In the quasi-Monte Carlo case, we use the LCG with the recurrence relation $r_i \equiv 89 \cdot r_{i-1} \pmod{1048583},$ where we've picked the parameters completely arbitrarily. Here is the average over $30$ randomized walkers: Average computed from several random walks using quasi-random numbers

That this worked at all suggests that I may have understood the approach for nonhomogeneous proposal functions correctly! Additionally, we see a $2.05$ times reduction in the MSE:

	Mean	MSE
Monte Carlo	$31.999$	$4.615 \times 10^{-4}$
Quasi-Monte Carlo	$32.006$	$2.246 \times 10^{-4}$

Again, the hybrid method is not a clear slam dunk for this problem.

Conclusions

The algorithm as described above seems to be what Owen and Tribble had in mind. I was able to implement it and use it successfully for a pair of simple examples involving the normal distribution. In both cases, the improvements due to the hybrid method were present, but not nearly as impressive as the 200-fold reduction in variance that the authors saw in their second example (which I have not tried myself).
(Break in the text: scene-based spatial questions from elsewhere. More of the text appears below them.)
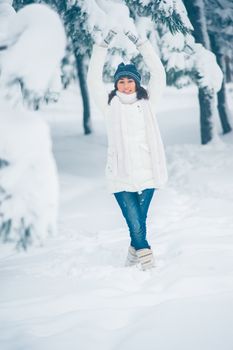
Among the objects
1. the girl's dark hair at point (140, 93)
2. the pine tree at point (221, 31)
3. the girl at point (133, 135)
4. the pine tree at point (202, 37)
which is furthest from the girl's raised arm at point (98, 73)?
the pine tree at point (221, 31)

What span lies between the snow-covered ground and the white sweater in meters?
0.98

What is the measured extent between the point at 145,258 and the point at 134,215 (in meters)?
0.47

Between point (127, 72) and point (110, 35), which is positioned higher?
point (110, 35)

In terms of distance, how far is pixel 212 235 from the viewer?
5.47 meters

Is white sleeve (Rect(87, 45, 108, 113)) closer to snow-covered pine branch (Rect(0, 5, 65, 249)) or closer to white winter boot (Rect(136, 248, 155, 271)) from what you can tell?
white winter boot (Rect(136, 248, 155, 271))

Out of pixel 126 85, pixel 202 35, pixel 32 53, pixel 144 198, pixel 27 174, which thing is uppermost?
pixel 32 53

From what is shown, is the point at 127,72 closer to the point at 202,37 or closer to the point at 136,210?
the point at 136,210

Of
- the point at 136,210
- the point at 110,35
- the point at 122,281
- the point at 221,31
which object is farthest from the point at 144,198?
the point at 221,31

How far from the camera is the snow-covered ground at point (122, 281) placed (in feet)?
10.8

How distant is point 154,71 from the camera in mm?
4512

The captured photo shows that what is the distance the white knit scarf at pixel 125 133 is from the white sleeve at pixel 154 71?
20cm

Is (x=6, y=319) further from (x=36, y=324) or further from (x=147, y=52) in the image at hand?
(x=147, y=52)

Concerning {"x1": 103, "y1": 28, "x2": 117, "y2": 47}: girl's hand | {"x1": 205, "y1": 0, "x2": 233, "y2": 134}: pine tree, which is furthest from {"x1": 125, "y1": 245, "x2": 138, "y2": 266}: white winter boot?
{"x1": 205, "y1": 0, "x2": 233, "y2": 134}: pine tree

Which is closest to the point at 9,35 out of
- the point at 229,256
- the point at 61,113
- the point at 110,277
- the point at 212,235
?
the point at 110,277
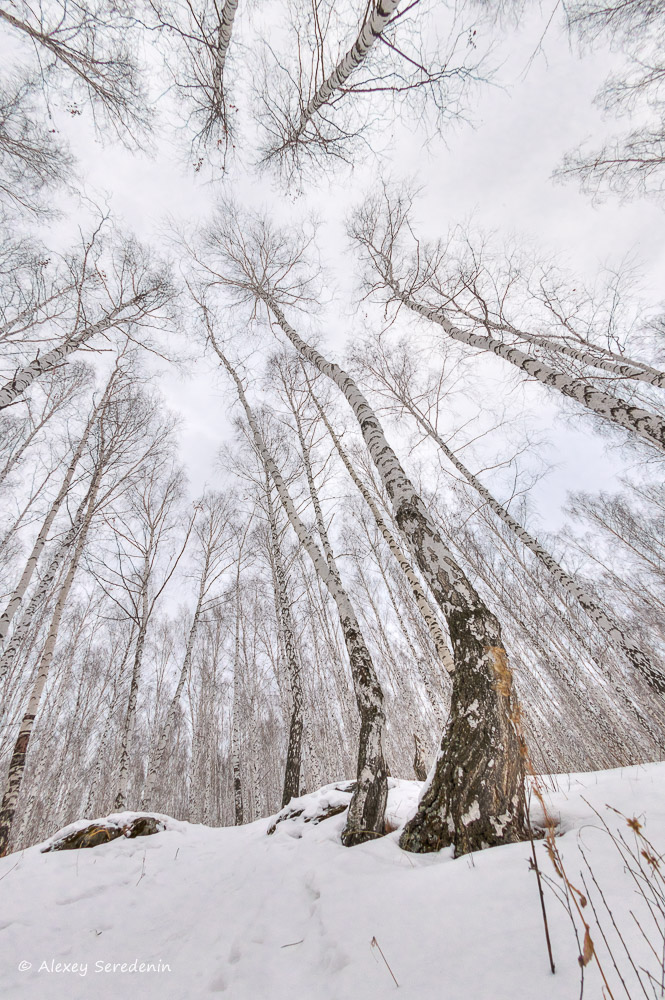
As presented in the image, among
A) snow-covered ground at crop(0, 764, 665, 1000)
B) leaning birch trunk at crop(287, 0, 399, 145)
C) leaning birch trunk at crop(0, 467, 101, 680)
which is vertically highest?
leaning birch trunk at crop(287, 0, 399, 145)

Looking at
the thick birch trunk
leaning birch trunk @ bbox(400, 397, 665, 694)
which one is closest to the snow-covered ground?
leaning birch trunk @ bbox(400, 397, 665, 694)

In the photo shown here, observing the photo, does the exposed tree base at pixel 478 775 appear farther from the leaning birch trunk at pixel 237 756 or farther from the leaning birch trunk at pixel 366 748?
the leaning birch trunk at pixel 237 756

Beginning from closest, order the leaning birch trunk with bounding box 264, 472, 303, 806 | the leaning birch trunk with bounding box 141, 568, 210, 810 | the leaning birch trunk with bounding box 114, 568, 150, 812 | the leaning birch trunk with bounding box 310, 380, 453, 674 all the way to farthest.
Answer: the leaning birch trunk with bounding box 310, 380, 453, 674 → the leaning birch trunk with bounding box 264, 472, 303, 806 → the leaning birch trunk with bounding box 114, 568, 150, 812 → the leaning birch trunk with bounding box 141, 568, 210, 810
The article ends with the following:

We conclude by noting that the extra work in implementing MCMC with QMC is very small. One replaces the RNG by another RNG that has a smaller period and then uses the entire period one or more times.

However, it's not quite so simple:

The RNG parameters must be chosen carefully for quasi-Monte Carlo. This is not an issue for Monte Carlo, since any modern pseudo-random number generator is typically treated as a black box.
The entire sampling procedure must be repeated multiple times with randomization of the sampled points in order to estimate the standard error in quasi-Monte Carlo. In contrast, a single Monte Carlo random walk is often sufficient.
The generation of nonoverlapping tuples is not particularly complex, but does need to be implemented.

With all this in mind, I think that there are certainly real applications that benefit from the hybrid method of Owen and Tribble, but some consideration is required before substituting it in place of MCMC for any specific application.